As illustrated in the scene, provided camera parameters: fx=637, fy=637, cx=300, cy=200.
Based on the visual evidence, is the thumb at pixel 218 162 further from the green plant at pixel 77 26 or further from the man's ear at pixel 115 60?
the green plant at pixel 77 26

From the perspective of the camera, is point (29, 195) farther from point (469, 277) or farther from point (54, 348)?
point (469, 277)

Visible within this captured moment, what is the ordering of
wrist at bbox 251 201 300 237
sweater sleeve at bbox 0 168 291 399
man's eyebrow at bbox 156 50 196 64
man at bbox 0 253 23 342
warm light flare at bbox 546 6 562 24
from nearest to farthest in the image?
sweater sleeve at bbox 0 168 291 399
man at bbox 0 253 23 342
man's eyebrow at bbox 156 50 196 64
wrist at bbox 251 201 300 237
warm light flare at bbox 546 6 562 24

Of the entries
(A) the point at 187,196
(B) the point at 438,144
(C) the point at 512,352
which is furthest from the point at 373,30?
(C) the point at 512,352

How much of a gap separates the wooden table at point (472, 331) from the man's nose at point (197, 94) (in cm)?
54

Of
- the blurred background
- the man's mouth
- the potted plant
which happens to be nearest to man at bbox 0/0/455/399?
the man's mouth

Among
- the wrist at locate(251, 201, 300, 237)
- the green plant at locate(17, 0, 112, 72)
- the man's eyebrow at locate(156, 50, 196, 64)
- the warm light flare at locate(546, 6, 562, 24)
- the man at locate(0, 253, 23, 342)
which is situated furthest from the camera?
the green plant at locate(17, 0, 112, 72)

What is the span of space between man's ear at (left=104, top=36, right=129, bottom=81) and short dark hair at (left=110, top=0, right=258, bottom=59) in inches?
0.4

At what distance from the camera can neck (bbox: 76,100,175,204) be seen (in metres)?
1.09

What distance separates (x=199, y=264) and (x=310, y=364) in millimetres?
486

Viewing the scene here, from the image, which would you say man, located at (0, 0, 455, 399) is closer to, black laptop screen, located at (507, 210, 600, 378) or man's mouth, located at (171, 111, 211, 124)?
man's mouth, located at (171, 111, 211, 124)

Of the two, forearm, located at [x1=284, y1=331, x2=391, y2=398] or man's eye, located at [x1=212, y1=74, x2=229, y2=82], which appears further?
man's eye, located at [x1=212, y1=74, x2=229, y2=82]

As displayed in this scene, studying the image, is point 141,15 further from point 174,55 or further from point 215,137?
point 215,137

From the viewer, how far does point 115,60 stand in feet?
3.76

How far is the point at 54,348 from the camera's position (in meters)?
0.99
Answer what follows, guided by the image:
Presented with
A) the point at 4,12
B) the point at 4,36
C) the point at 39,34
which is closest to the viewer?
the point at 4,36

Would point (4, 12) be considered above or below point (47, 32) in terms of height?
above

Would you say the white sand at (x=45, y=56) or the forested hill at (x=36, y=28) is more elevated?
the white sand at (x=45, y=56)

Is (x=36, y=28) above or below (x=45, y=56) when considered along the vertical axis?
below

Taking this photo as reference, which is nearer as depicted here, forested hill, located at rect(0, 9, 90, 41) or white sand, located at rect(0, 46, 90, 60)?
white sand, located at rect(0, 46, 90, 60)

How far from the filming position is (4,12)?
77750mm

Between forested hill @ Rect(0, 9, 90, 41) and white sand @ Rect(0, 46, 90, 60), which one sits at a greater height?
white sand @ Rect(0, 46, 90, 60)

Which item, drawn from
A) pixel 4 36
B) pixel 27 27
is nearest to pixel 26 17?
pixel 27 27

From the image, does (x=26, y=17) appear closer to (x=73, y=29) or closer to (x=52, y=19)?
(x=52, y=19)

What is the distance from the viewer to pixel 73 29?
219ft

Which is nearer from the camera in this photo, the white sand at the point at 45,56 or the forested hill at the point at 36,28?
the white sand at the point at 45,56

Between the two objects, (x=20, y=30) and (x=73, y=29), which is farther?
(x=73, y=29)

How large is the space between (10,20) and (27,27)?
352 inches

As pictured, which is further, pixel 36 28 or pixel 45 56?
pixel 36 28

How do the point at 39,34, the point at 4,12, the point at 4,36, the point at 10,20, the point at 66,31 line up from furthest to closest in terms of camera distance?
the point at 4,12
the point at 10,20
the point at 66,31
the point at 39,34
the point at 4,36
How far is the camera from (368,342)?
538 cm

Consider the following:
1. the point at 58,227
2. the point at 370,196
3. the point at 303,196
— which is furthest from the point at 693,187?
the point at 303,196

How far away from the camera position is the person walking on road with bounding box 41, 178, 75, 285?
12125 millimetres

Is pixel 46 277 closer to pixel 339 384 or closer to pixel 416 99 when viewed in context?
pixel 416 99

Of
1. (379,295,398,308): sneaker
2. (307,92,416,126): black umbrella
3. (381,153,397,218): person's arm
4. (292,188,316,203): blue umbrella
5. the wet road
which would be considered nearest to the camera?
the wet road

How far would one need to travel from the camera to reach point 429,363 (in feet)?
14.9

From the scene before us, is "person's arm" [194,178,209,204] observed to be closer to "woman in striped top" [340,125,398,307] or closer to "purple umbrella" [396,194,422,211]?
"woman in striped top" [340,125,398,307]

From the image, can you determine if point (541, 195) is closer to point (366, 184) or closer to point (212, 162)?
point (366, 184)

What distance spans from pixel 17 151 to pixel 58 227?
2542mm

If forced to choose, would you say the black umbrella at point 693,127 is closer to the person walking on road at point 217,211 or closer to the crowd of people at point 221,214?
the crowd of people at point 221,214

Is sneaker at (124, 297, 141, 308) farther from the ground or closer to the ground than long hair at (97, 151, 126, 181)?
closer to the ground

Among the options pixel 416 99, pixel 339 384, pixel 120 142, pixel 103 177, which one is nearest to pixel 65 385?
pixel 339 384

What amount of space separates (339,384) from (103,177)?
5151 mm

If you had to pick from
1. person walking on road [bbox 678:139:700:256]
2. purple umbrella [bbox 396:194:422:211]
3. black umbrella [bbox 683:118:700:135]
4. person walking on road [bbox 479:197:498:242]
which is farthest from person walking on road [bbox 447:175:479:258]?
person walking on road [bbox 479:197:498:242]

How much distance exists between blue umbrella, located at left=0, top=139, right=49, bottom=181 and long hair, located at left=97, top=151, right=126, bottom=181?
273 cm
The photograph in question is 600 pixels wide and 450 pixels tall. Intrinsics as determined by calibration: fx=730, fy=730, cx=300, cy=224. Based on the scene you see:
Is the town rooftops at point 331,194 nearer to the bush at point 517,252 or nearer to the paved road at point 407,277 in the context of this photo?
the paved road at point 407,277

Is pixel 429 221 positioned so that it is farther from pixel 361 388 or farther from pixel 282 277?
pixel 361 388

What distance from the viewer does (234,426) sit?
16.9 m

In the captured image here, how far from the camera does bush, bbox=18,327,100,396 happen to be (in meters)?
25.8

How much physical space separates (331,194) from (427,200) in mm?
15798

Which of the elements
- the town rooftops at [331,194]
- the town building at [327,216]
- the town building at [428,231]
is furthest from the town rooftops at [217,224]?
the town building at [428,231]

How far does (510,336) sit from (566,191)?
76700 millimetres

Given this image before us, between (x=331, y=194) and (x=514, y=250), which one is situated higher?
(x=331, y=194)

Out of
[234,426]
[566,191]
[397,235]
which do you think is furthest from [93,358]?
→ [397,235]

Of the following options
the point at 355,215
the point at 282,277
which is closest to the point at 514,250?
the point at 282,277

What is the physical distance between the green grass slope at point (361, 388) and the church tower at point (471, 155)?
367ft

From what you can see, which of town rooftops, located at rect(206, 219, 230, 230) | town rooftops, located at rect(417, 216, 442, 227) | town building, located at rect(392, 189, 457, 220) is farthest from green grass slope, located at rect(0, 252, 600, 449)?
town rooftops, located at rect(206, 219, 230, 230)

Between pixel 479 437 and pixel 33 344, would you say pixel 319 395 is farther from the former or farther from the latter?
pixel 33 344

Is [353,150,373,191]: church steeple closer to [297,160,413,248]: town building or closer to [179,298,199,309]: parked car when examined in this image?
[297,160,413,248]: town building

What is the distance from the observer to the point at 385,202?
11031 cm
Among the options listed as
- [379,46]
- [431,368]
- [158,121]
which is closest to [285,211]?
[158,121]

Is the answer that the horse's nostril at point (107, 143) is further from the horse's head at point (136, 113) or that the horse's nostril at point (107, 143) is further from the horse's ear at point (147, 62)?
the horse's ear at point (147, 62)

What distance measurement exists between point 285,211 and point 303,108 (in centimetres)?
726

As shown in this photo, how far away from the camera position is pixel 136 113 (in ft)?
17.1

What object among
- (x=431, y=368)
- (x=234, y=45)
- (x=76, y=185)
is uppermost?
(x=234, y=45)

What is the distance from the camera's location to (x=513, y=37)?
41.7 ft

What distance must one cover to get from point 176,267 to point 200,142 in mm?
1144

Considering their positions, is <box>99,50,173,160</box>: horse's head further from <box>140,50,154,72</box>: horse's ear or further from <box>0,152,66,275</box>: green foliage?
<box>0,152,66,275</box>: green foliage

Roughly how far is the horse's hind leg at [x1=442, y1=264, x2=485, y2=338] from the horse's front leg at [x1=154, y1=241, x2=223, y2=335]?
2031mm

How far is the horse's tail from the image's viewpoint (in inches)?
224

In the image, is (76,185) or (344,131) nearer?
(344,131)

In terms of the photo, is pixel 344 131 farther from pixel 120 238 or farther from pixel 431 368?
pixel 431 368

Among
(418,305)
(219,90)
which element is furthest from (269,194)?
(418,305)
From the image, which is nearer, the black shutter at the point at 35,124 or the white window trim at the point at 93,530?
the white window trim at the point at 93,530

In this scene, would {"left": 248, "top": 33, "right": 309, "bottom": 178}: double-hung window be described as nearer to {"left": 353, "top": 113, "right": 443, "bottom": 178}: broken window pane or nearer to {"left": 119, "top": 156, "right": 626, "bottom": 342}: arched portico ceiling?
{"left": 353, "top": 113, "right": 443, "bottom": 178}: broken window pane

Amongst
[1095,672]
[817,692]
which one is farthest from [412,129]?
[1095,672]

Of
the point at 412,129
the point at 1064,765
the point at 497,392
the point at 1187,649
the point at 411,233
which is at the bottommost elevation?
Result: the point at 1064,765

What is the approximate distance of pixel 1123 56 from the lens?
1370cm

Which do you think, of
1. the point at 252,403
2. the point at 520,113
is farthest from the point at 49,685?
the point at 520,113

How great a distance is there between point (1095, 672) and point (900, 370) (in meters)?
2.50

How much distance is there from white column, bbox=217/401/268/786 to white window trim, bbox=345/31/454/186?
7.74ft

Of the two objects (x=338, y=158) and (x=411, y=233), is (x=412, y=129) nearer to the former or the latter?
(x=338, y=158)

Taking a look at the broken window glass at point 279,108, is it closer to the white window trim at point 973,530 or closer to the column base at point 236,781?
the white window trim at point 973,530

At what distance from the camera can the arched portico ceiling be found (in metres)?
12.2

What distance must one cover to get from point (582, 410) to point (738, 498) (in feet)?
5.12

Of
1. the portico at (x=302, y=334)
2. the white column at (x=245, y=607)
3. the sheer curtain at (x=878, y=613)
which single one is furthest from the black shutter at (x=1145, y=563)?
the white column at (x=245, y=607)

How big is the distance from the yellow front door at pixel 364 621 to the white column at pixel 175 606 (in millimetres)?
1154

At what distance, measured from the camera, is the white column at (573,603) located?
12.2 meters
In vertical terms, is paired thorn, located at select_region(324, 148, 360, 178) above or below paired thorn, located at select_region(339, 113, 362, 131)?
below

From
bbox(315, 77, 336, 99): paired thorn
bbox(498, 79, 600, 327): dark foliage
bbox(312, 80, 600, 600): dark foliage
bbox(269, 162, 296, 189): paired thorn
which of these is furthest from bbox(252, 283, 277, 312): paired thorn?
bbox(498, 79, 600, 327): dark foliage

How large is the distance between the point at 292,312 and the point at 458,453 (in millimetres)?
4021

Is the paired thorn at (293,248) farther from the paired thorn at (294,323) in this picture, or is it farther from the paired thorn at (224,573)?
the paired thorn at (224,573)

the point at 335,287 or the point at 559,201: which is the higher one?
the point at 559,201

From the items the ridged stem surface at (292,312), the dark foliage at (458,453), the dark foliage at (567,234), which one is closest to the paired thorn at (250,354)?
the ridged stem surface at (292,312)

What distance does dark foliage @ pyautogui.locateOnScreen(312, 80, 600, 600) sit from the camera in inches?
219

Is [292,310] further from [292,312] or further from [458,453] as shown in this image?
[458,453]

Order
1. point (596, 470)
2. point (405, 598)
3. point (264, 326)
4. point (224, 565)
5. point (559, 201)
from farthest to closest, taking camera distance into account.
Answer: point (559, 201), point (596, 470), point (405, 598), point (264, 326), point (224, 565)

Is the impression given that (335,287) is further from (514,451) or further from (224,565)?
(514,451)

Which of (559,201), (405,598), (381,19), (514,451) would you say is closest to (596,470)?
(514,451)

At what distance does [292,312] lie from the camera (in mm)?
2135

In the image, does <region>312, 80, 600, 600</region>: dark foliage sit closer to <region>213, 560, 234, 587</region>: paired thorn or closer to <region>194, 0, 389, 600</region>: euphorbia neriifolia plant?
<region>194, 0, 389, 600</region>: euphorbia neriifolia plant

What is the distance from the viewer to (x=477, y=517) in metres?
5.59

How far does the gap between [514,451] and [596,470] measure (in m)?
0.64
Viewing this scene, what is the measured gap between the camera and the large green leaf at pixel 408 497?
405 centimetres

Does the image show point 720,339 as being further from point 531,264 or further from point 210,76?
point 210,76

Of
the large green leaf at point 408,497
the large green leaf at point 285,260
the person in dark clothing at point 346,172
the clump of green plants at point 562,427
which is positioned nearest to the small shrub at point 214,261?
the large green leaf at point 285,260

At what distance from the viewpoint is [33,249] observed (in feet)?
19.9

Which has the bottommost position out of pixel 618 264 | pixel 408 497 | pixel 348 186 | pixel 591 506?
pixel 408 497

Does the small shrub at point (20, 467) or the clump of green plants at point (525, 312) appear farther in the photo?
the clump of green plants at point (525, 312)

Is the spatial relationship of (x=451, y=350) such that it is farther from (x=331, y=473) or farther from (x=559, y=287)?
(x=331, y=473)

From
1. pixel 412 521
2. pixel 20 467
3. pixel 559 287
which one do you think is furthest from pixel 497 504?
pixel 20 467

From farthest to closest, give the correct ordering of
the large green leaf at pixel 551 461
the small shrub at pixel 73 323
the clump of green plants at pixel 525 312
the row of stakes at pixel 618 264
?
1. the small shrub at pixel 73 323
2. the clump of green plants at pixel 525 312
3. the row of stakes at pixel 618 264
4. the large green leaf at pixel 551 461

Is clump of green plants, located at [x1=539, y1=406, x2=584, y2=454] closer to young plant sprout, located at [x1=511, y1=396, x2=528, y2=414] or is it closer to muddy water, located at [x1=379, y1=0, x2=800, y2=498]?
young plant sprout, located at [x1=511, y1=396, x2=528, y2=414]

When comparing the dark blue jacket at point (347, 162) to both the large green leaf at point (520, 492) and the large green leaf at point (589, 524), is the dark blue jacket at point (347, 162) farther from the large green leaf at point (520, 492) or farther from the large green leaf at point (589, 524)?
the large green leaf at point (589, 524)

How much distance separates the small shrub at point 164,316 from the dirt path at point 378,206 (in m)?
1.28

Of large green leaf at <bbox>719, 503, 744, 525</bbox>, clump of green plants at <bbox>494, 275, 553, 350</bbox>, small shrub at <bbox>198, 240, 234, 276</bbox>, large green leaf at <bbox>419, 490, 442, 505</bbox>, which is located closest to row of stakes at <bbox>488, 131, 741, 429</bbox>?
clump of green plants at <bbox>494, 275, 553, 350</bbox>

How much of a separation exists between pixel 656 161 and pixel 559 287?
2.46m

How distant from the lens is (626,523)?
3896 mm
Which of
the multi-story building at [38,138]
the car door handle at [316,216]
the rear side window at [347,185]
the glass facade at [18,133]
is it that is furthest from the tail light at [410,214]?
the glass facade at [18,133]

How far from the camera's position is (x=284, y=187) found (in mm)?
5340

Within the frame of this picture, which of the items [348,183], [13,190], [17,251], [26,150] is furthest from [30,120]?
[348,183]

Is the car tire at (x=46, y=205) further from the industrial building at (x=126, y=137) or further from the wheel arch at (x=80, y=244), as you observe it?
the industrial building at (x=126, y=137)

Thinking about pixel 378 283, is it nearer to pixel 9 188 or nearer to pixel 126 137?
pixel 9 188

------------------------

Problem description ▸ Reproduce the lines of the entries above exactly, but only from the line containing "How distant from the lens is (626,523)?" through the final line.

Full response ▸
How distant from the lens is (626,523)?
3896 mm
Which of
the multi-story building at [38,138]
the car door handle at [316,216]
the rear side window at [347,185]
the glass facade at [18,133]
is it that is furthest from the tail light at [410,214]?
the glass facade at [18,133]

How far from the camera's position is (x=284, y=187) found (in mm)?
5340

Within the frame of this picture, which of the items [348,183], [13,190], [17,251], [26,150] is furthest from [30,120]?
[348,183]

Is the car tire at (x=46, y=205) further from the industrial building at (x=126, y=137) or further from the wheel arch at (x=80, y=244), as you observe it?
the industrial building at (x=126, y=137)

Thinking about pixel 378 283, is it nearer to pixel 9 188 or nearer to pixel 126 137?
pixel 9 188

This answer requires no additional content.